Anticoagulants have historically been proposed as a complementary treatment in cancer, especially for their ability to negatively affect hemostasis and angiogenesis (Carmeliet 2003). Therefore, we have further explored the antiangiogenic properties of fucoidans in vitro. Interestingly, our data show that fucoidans displaying strong antithrombin properties, such as those from L. saccharina, L. digitata, F. evanescens, F. serratus, and F. distichus, are also potent inhibitors of tubulogenesis. On the contrary, fucoidans from C. okamuranus and F. vesiculosus (Table I) lack any inhibitory activity on tubulogenesis. In our opinion, these variable effects on tube formation might be related to differences in chemical composition of the different fucoidans. Particularly, the less active compounds are characterized by a low degree of sulfation and a high presence of 2-O-α-d-glucuronyl substituents along the linear polysaccharide backbone (see for example, C. okamuranus) . On the other hand, we also observed that the inhibition of tubulogenesis correlated well with a reduction of PAI-1 levels found in the HUVEC supernatants, suggesting a potential mechanism responsible for inhibition of angiogenesis. Indeed, our results concur with previous studies that reported several pathways by which PAI-1 could exert proangiogenic activity (Bajou et al. 2001; Kim 2003). Reduction of PAI-1 levels may be explained by the ability of fucoidan to hijack PAI-1 antigen, which might generate the formation of a fucoidan-PAI-1 complex, thus reducing PAI-1 availability as reported previously (Minix and Doctor 1997). However, other PAI-1-independent mechanisms responsible for the inhibitory activity observed on tubulogenesis should not be ruled out, since a strong inhibitor of tubulogenesis in vitro, F. evanescens did not cause a significant reduction on PAI-1 antigen levels found in HUVEC supernatants (Figures 5 and 6). Moreover, preliminary data from our group documented that fucoidan from L. saccharina could completely abolish bFGF-induced tubulogenesis (data not shown). Collectively these data indicate that several fucoidans may serve as potent antiangiogenic agents in vitro.
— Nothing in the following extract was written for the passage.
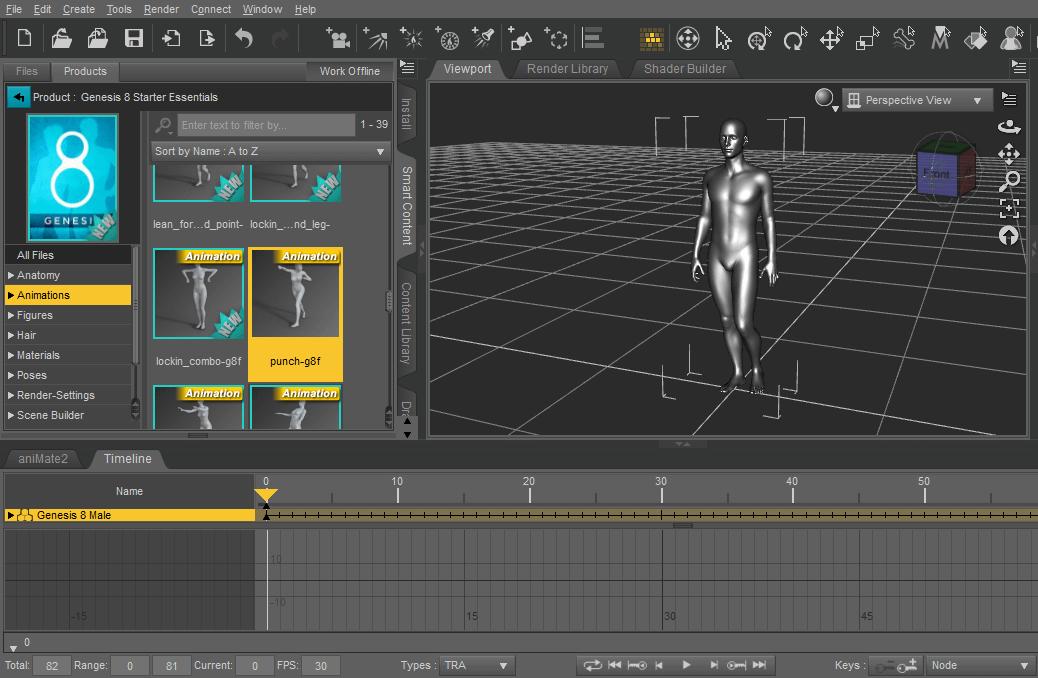export animation from daz studio to blender using fbx format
Another effect investigated in the present study is related to the activity of fucoidans on platelet–tumor cell interactions. A growing body of experimental evidence has indicated that the formation of platelet–tumor aggregates in the bloodstream is important in facilitating the metastasis process (Hejna et al. 1999), and the blockade of platelet adhesion molecules, such as P-selectin (Kim et al. 1998), or the combined inhibition of GPIIb/IIIa and alpha V beta 3 integrin could provide significant tools for the inhibition of tumor metastasis (Trikha et al. 2002; Gomes et al. 2004). In this regard, we investigated the ability of fucoidans to affect the adhesion of MDA-MB-231 (breast cancer cell) to platelets. Our results demonstrate that specific fucoidans may significantly reduce the number of breast cancer cells adhered to immobilized platelets under static conditions, whereas the polysaccharides derived from C. okamuranus, enriched with glucuronic acid substituents, and also those from F. spiralis, failed to prevent this type of interaction. Although we have not identified specific cell adhesion molecules involved in cell–cell interactions, we hypothesize that, similarly to heparin (Borsig et al. 2001), fucoidans could initially block P-selectin-mediated cell adhesion. Furthermore, the contribution of other adhesion molecules is assured, since the use of only WAPS (anti-P-selectin antibody) was not sufficient to completely block cell–cell interactions (data not shown). One of the possible candidate molecules involved in this process might be thrombospondin, a heparin-binding GP present in the platelet granules (Lawler et al. 1978). It has been shown that once released, thrombospondin is capable of binding to the surface of resting and activated platelets (Nelson et al. 1993). On the other hand, Incardona et al. (1996) indicated that similarly to heparin, a natural fucoidan was capable of blocking the binding of thrombospondin to MDA-MB-231 breast cancer cells. However, the possibility that fucoidans might also block other important candidate molecules involved in tumor cell adhesion to platelets, such as integrins (Haroun-Bouhedja et al. 2002; Liu et al. 2005), should not be ruled out.
Materials and methods
Extraction and purification of fucoidans
The fucoidans used in the present work are listed in Table I. The procedure for isolating fucoidans from L. saccharina has been described earlier (Usov et al. 1998). The procedure includes the extraction of the dry defatted algal biomass with a dilute solution of calcium chloride, precipitation of acidic polysaccharides with Cetavlon, transformation of Cetavlonic salts into calcium salts, and an alkaline treatment to remove acetyl groups (if any in the native polysaccharide) and to transform the fucoidan into the sodium salt. The same procedure was used to obtain preparations L. digitata, F. vesiculosus, F. spiralis, and A. nodosum from the corresponding algae (Table I). Three preparations were isolated by similar extraction procedures, but the alkaline treatment was omitted and an ion-exchange chromatography of the native polysaccharide was performed to obtain the most sulfated fraction. This method produces polysaccharides from F. evanescens (Bilan et al. 2002), F. serratus (Bilan et al. 2006), and F. distichus (Bilan et al. 2004) (for detailed isolation procedures, see cited works). Fucoidan from C. okamuranus was a gift from Dr M. Iha (South Product Co. Ltd, Suzaki, Japan). The structure of the polysaccharide from C. okamuranus has been investigated previously (Nagaoka et al. 1999; Sakai et al. 2003), and this preparation is currently under study as a cell adhesion inhibitor of Helicobacter pylori (Shibata et al. 2003) but also exhibits other biological properties (Shibata et al. 2000; Matsumoto et al. 2004). The monosaccharide and sulfate contents of fucoidans were determined as previously described (Usov et al. 1998; Bilan et al. 2002; 2004).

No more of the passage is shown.